« Autisme sévère ». Lorsque le diagnostic est tombé, Jules avait six ans. Ses parents avaient détecté des signes mais, comme de nombreuses familles, ils ont dû se battre pour que le trouble neuro-développemental de leur enfant soit identifié et pour trouver une prise en charge qui l'aide à sortir de son enfermement. « Hyperactif, Jules a cessé de parler à deux ans et demi, relate sa maman à l'AFP avant la journée mondiale de sensibilisation à l'autisme, le 2 avril 2017. Il était dans son monde, mais les médecins disaient qu'il n'était pas autiste. On s'est battus pour lui faire passer des tests, avoir un bilan. »
Nouvelle méthode de prise en charge
Après le diagnostic, Jules a été scolarisé dans un IME (Institut médico-éducatif) mais la situation ne convenait pas. Ses parents l'ont gardé à la maison. La mère, magasinière, a quitté son emploi pour s'occuper de lui, et a essayé plusieurs approches qui n'ont « pas marché », jusqu'à ce qu'elle trouve sur internet la méthode des 3i (intensive, individuelle, interactive). Le garçon, qui a aujourd'hui 9 ans, passe depuis deux ans ses journées au centre Lud'Eveil de Courbevoie (Hauts-de-Seine). La petite structure accueille quatre enfants autistes et applique cette méthode innovante, basée sur le jeu. Née aux Etats-Unis, 3i est promue en France par l'association AEVE (Autisme Espoir vers l'École), qui encourage les parents à l'utiliser à plein temps chez eux, avec l'aide de bénévoles qui se relaient auprès de leurs enfants.
Pas encore recommandée
Selon sa mère, Jules a fait beaucoup de progrès. Au sein de Lud'Eveil, il participe également à des ateliers Montessori. La méthode des 3i, qui implique une trêve scolaire, n'est pas recommandée par la Haute autorité de santé (HAS). L'association espère qu'elle le sera lorsque la HAS actualisera ses recommandations, qui datent de 2012. Selon AEVE, 55% des 194 enfants ayant suivi la méthode rigoureusement pendant trois ans ont pu retourner à l'école ou être scolarisés à la maison.
Nouveau Pôle de compétences
« Les parents vont là où ils peuvent trouver un peu d'aide, d'espoir », souligne Danièle Langloys, présidente d'Autisme France qui, comme d'autres associations, préfère des programmes personnalisés basés sur des approches éducatives et comportementales (ABA, Denver, Teacch), recommandées par la HAS. Pour aider les parents d'enfants handicapés à financer des intervenants spécialisés (psychologues, psychomotriciens, ergothérapeutes ...), non remboursés par la Sécurité sociale, le gouvernement avait annoncé il y a un an la création de pôles de compétences et de prestations externalisées, suscitant de grands espoirs.
Trop peu de financement ?
Pourtant, les parents ont l'impression d'avoir été floués. « Le financement n'est pas à la hauteur des besoins », constate Mme Langloys.
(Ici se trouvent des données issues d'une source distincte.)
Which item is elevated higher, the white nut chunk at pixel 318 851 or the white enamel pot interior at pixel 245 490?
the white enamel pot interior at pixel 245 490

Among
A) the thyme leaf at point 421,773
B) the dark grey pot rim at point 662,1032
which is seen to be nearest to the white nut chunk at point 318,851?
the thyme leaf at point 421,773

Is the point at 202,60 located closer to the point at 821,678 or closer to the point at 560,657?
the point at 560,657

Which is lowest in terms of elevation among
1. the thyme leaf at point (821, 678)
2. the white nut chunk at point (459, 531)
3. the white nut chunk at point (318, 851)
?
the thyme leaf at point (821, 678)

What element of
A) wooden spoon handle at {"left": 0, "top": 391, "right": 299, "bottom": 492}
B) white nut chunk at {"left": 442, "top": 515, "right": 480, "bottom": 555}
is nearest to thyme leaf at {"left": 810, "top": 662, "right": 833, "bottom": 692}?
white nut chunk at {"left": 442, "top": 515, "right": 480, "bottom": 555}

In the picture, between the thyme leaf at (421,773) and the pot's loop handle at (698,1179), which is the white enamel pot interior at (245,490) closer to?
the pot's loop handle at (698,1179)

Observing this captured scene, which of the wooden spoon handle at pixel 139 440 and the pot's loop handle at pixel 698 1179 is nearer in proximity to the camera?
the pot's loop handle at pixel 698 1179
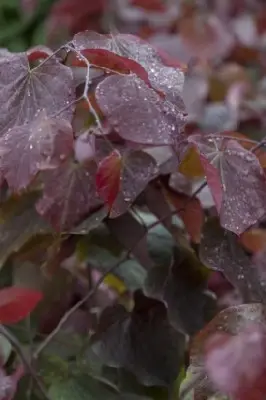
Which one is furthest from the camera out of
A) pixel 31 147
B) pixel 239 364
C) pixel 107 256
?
pixel 107 256

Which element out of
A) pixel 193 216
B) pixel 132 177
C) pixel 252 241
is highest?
pixel 132 177

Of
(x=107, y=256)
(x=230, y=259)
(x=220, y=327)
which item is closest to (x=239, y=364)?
(x=220, y=327)

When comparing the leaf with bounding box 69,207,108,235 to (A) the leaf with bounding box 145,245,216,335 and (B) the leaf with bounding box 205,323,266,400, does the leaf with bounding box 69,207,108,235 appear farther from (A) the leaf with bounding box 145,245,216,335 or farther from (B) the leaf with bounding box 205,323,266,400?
(B) the leaf with bounding box 205,323,266,400

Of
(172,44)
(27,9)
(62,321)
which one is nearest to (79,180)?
(62,321)

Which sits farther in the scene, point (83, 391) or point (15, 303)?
point (83, 391)

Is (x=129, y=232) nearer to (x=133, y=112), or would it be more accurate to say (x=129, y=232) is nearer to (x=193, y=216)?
(x=193, y=216)

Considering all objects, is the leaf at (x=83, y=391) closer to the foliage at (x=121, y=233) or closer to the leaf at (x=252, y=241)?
the foliage at (x=121, y=233)

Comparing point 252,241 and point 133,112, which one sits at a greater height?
point 133,112

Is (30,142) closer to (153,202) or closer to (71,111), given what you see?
(71,111)
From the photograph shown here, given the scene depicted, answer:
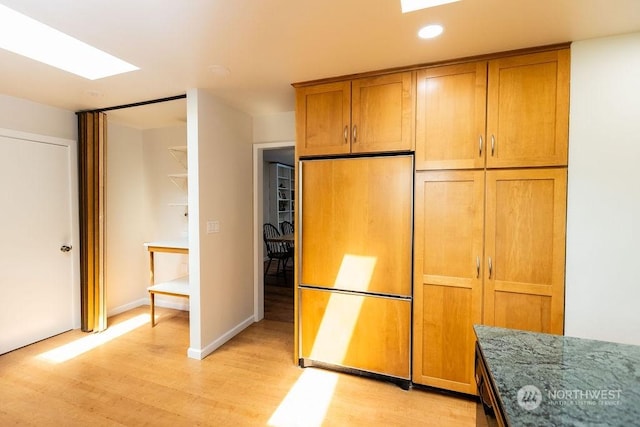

La mise en œuvre de ces pôles est progressive avec une quinzaine en fonctionnement, explique-t-on au cabinet de Ségolène Neuville, secrétaire d'État chargée du handicap. La querelle entre partisans des méthodes innovantes d'une part, d'une approche psychanalytique d'autre part, a été relancée en mai 2016 par une circulaire conditionnant le financement des établissements médico-sociaux à l'abandon du packing. Cette technique, consistant à envelopper étroitement les enfants dans des draps froids et humides, est assimilée à de la maltraitance par l'ONU et par les autorités sanitaires françaises, tandis qu'elle est défendue par certains psychiatres pour des cas très lourds (lire article en lien ci-dessous). Mme Langloys regrette pour sa part que la circulaire ne vise pas le secteur sanitaire, qui regroupe les hôpitaux de jour et les centres médico-psychologiques.
Direction la Belgique
Faute de prise en charge adaptée en France, certaines familles sont contraintes d'envoyer leurs proches ayant des handicaps complexes, comme l'autisme, dans des établissements en Belgique. Un plan destiné à stopper ces départs, doté de 15 millions d'euros en 2016, devra être poursuivi pendant plusieurs années pour avoir un effet, a prévenu l'Inspection générale des Affaires sociales (Igas) dans un récent rapport. Selon plusieurs associations, 650 000 personnes en France seraient atteintes d'un trouble du spectre de l'autisme (TSA). Alors que le troisième plan autisme s'achève fin 2017, les familles interpelleront les candidats à la présidentielle lors d'une « Marche de l'espérance » le 2 avril à Paris.